- **Excerpt**
***

Maté’s son, Daniel, admits that he never doubted his father’s love, but he wanted love in a more simple, straightforward way than he received it. Maté’s workaholism made him an inconsistent, if loving, parent. The child’s perception of being “gotten” (252) is critical, and was missing during early stages of Daniel’s development. He wonders if it might have led to his obsession with blogging and self-improvement, both things that were under his control. 

Part 5 Analysis

Much of Part 5 focuses on the idea that addiction is a process, and it is possible to break processes down into observable, evaluated steps, and hopefully, changed in ways that strengthen the addict. Maté begins Chapter 20 by quoting the Buddha, because Buddhism is associated with a sophisticated process of engendering self-understanding.

 

If, as the Buddha suggests, everything pleasurable is potentially addictive, then how should one live? Avoiding pleasure at all costs to avoid its addictive properties is not the prescription. Maté believes that the key is to acknowledge and observe the states of mind that allow cravings to arise. A craving that comes to dominate a person’s thoughts ultimately results in action. He believes that “All addictions, substance related or not, share states of mind such as craving and shame and behaviors and such as deception, manipulation, and relapse” (224).

 

When Maté describes his CD buying addiction, his addictive process is always the same. He finds himself swept up by an urge that he is barely aware of until he is already in Sikora’s, buying music. This is “a fact that further buttresses the unitary theory that there’s a common addiction process” (227). Quitting one addictive behavior doesn’t guarantee that another doesn’t arise to take its place. An addict that ceases a behavior experiences withdrawals, but another addictive behavior can assuage the addictive pull, because any compulsive activity that produces a burst of dopamine will suffice. When Maté interviews the bank robber Stephen Reid, Reid says, “I’m working on sifting through the extremes in my life” (228). The forms the extremes take do not matter to the addict as much as the fact that they exist and that they can be satisfied.

***

- **Dataset content**
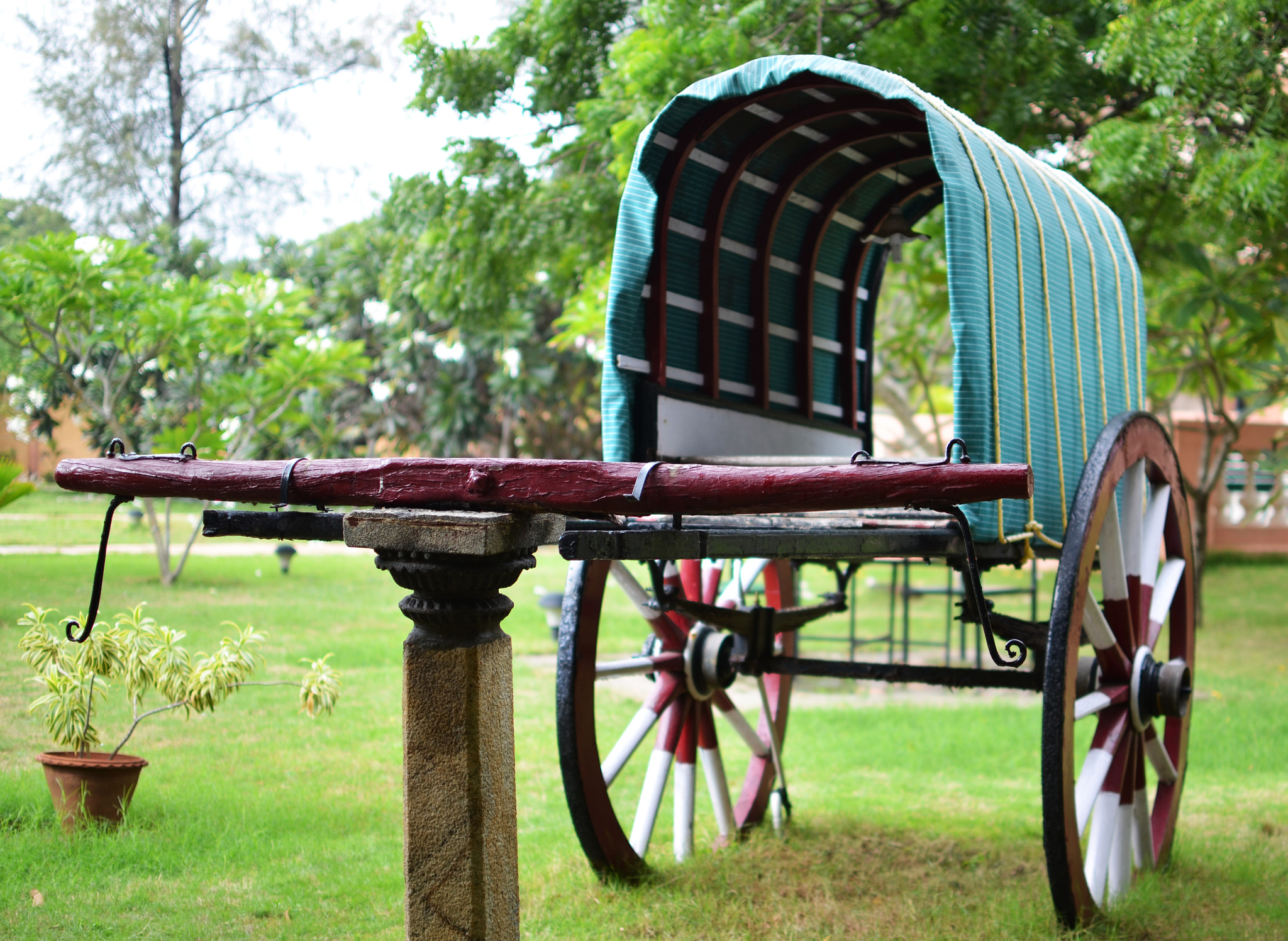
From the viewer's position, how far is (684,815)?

***

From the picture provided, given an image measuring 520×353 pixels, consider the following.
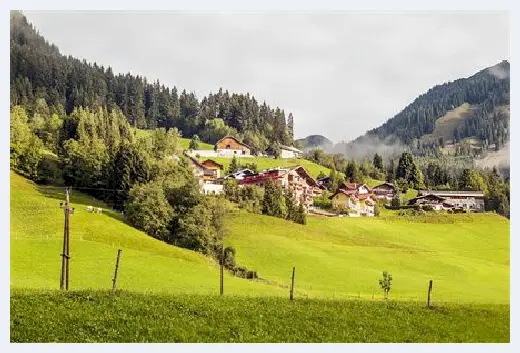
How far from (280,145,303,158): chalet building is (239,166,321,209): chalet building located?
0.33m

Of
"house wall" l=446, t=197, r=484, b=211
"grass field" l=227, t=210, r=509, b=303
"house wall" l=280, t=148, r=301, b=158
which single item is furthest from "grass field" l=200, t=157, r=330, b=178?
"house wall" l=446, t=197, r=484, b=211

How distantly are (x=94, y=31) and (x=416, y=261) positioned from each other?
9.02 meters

***

- **Exercises to complete**
a) From the excerpt on addiction, extract the stretch from "Maté’s son, Daniel, admits" through "of engendering self-understanding.".
b) Decide whether each statement agrees with the excerpt on addiction. Answer yes or no for each, and quote the words that decide it: (i) Maté recommends avoiding pleasure at all costs because of its addictive properties. (ii) Maté's urge to buy CDs would carry him into Sikora’s before he was fully aware of it. (iii) Daniel says he doubted his father's love.
Work from the excerpt on addiction alone.

- **Per-task answers**
a)
Maté’s son, Daniel, admits that he never doubted his father’s love, but he wanted love in a more simple, straightforward way than he received it. Maté’s workaholism made him an inconsistent, if loving, parent. The child’s perception of being “gotten” (252) is critical, and was missing during early stages of Daniel’s development. He wonders if it might have led to his obsession with blogging and self-improvement, both things that were under his control. 

Part 5 Analysis

Much of Part 5 focuses on the idea that addiction is a process, and it is possible to break processes down into observable, evaluated steps, and hopefully, changed in ways that strengthen the addict. Maté begins Chapter 20 by quoting the Buddha, because Buddhism is associated with a sophisticated process of engendering self-understanding.

b)
(i) No: "Avoiding pleasure at all costs to avoid its addictive properties is not the prescription."
(ii) Yes: "He finds himself swept up by an urge that he is barely aware of until he is already in Sikora’s, buying music."
(iii) No: "Maté’s son, Daniel, admits that he never doubted his father’s love"